Stored data:
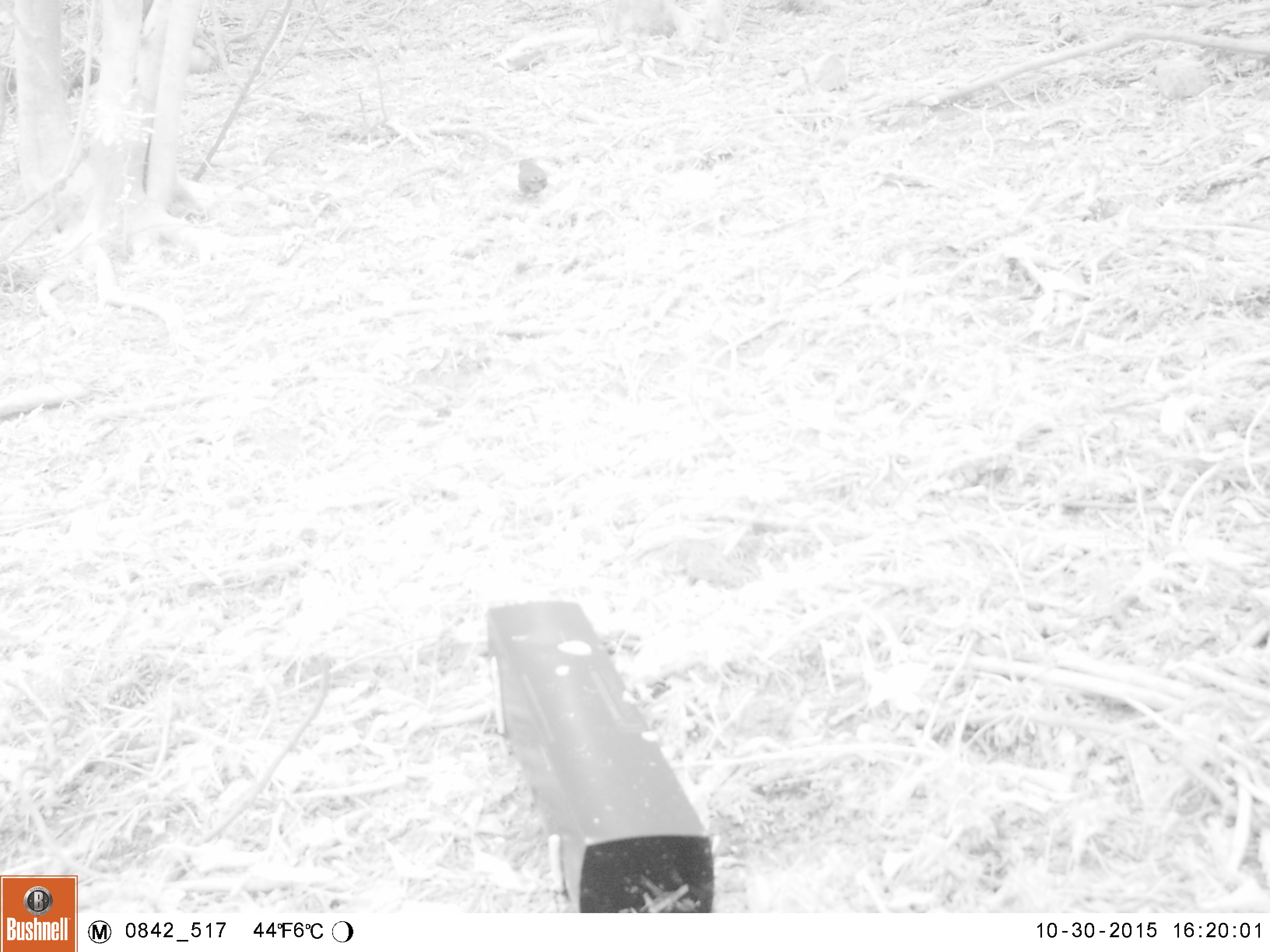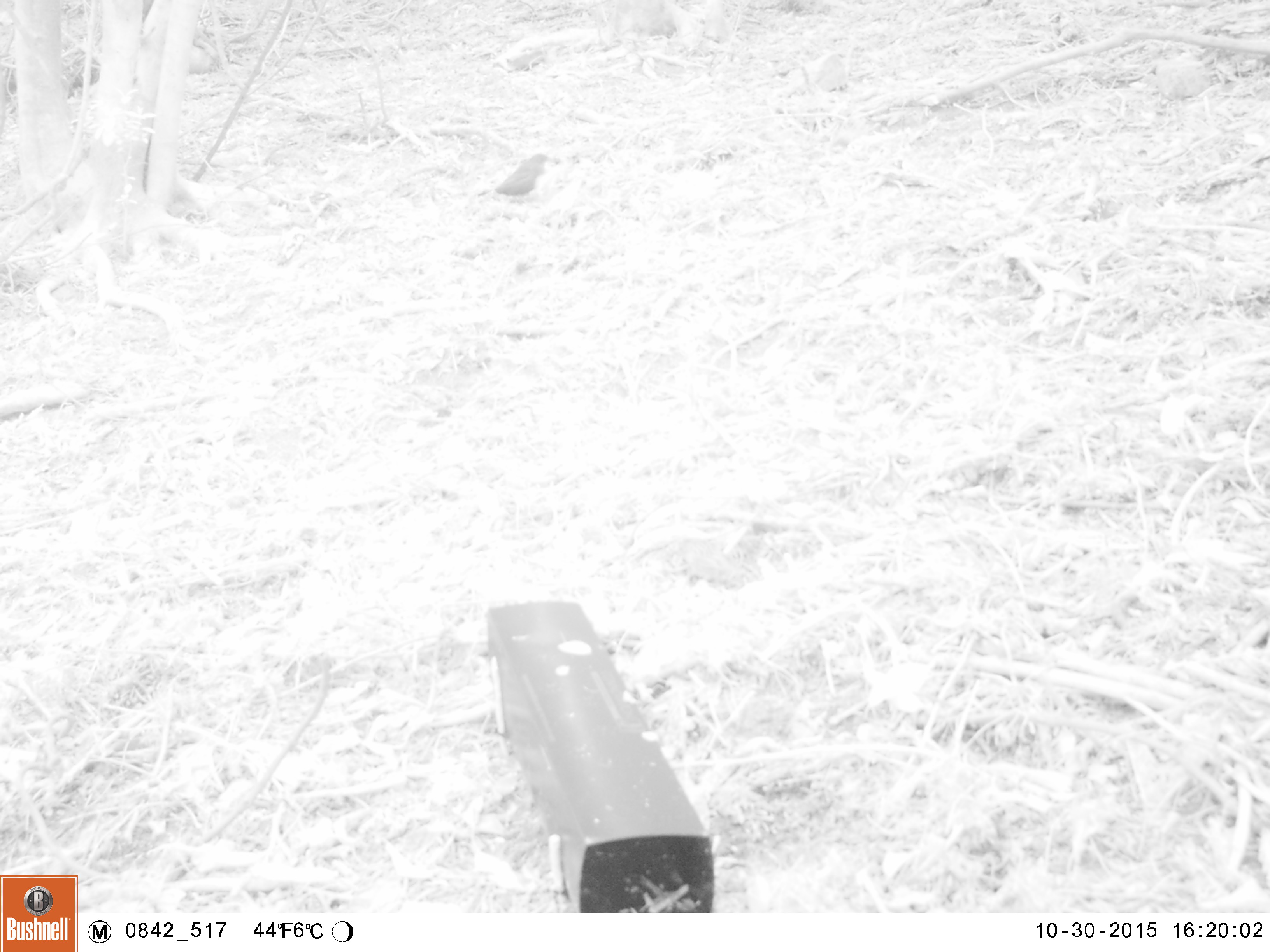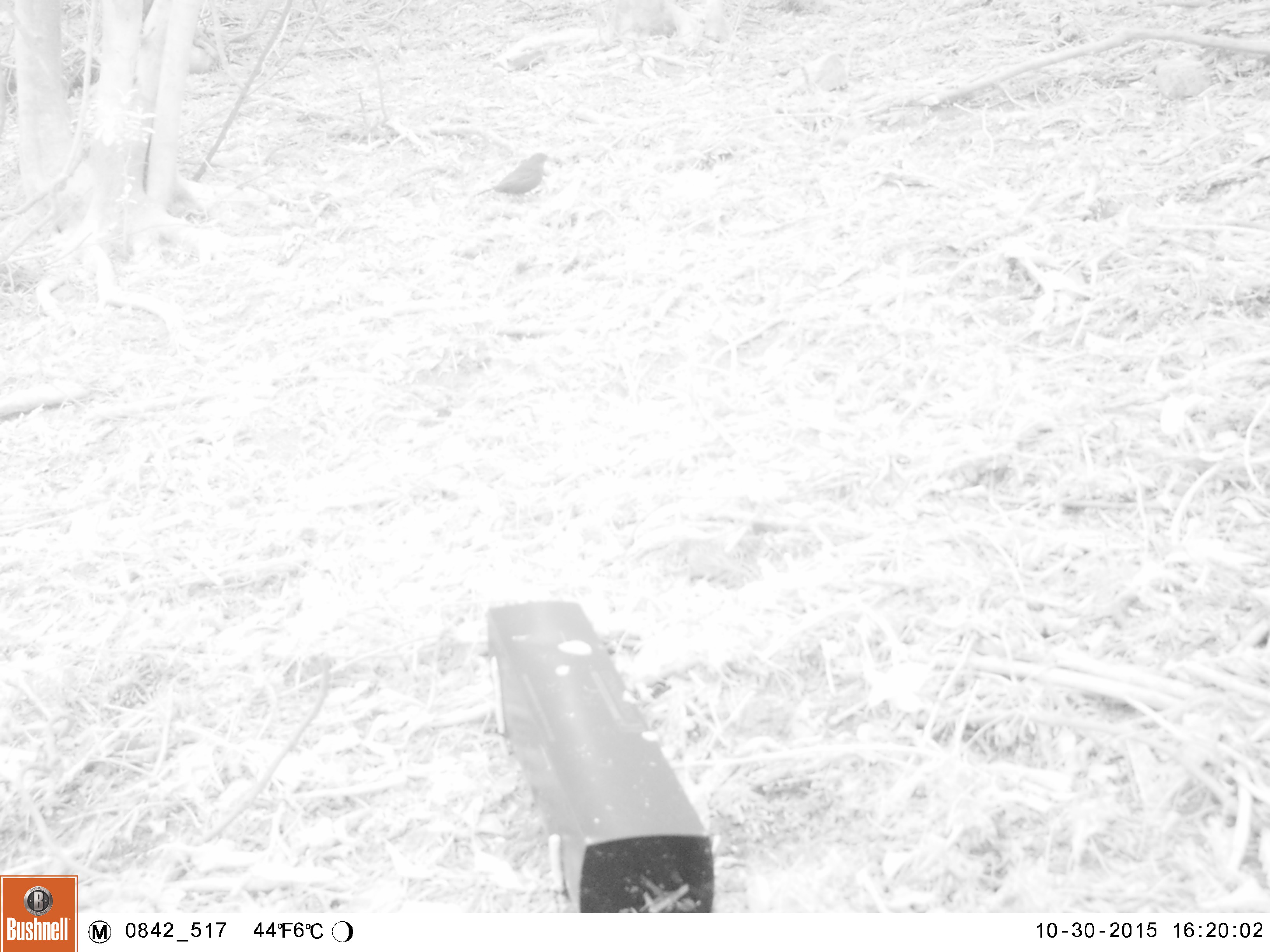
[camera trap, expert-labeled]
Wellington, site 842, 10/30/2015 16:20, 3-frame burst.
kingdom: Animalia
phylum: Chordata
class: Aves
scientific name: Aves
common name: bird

## YOUR TASK
Print all entries exactly; skip the pictures.

## SOLUTION
[camera trap, expert-labeled]
Wellington, site 842, 10/30/2015 16:20, 3-frame burst.
kingdom: Animalia
phylum: Chordata
class: Aves
scientific name: Aves
common name: bird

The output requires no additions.